## WHAT TO WORK ON
Repeat nothing but the lines below running from the one containing "school-kids-treeclimb2-800v.jpg" to the one containing "Royal Poinciana, Delonix". Keep both end lines.

## MATERIAL TO PROCESS
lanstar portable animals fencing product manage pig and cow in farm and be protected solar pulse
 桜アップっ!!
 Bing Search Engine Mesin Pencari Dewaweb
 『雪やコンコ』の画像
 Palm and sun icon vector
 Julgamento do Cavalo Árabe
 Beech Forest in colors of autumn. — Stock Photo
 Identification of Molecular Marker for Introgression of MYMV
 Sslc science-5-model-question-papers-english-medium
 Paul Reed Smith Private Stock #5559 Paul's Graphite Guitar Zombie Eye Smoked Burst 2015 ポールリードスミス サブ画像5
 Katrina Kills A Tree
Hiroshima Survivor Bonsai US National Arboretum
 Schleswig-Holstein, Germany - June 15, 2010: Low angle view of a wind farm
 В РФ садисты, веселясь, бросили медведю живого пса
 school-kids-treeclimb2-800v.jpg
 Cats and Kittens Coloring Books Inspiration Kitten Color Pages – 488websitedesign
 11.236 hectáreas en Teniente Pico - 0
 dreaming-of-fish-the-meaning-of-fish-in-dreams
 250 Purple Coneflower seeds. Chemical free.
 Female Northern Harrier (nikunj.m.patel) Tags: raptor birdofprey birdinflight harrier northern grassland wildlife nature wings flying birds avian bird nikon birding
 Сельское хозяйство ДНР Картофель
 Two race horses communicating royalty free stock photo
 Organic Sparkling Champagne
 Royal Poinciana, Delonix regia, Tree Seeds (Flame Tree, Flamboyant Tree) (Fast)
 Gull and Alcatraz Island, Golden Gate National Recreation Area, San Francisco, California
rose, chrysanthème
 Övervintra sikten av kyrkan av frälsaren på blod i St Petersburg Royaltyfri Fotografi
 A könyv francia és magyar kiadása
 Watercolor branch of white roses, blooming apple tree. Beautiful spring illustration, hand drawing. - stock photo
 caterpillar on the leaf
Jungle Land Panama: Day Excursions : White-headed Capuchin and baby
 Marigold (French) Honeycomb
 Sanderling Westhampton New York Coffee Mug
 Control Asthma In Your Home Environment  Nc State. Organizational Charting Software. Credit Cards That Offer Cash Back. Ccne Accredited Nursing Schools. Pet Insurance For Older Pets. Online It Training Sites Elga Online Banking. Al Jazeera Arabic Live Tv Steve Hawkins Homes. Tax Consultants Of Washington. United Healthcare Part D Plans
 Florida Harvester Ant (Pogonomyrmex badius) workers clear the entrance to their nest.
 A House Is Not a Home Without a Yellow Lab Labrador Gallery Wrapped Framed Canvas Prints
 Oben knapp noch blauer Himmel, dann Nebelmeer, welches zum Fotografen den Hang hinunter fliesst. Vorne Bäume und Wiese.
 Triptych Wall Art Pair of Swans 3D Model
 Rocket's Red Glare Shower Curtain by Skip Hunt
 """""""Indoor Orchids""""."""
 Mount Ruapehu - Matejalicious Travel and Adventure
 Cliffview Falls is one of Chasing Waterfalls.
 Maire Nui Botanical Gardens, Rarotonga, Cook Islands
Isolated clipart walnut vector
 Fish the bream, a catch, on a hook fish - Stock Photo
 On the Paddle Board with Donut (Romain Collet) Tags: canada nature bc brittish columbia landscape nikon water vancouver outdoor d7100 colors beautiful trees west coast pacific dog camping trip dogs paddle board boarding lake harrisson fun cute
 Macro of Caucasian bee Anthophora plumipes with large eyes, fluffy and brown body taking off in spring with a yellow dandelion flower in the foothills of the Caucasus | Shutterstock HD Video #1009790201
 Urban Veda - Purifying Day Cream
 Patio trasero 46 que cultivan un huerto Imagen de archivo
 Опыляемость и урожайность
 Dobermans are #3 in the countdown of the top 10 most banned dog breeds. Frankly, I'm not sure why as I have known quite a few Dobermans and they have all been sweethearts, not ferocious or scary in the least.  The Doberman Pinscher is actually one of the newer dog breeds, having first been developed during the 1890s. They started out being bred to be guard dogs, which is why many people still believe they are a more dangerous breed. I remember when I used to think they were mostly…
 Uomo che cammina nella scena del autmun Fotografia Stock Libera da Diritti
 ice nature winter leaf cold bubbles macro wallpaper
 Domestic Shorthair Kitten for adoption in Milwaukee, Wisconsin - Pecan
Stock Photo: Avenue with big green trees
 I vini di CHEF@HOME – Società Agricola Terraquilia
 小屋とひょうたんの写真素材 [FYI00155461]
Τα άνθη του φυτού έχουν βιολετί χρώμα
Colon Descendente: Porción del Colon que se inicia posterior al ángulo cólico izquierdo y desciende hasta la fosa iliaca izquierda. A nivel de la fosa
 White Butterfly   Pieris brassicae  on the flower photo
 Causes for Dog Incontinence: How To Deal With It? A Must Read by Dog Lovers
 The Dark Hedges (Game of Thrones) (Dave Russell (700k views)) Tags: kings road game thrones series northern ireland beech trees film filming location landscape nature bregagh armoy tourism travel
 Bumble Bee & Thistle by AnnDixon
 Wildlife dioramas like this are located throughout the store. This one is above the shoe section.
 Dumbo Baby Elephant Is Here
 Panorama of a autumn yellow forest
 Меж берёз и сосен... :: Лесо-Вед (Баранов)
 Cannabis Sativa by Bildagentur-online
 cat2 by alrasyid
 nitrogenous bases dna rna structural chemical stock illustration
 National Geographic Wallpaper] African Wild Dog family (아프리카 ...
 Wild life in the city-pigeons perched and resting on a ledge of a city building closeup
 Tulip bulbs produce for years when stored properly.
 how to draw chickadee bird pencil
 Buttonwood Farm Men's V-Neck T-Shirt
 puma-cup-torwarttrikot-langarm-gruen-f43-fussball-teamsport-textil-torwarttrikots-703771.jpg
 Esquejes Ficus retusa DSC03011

## OUTPUT FOR THIS TASK
 school-kids-treeclimb2-800v.jpg
 Cats and Kittens Coloring Books Inspiration Kitten Color Pages – 488websitedesign
 11.236 hectáreas en Teniente Pico - 0
 dreaming-of-fish-the-meaning-of-fish-in-dreams
 250 Purple Coneflower seeds. Chemical free.
 Female Northern Harrier (nikunj.m.patel) Tags: raptor birdofprey birdinflight harrier northern grassland wildlife nature wings flying birds avian bird nikon birding
 Сельское хозяйство ДНР Картофель
 Two race horses communicating royalty free stock photo
 Organic Sparkling Champagne
 Royal Poinciana, Delonix regia, Tree Seeds (Flame Tree, Flamboyant Tree) (Fast)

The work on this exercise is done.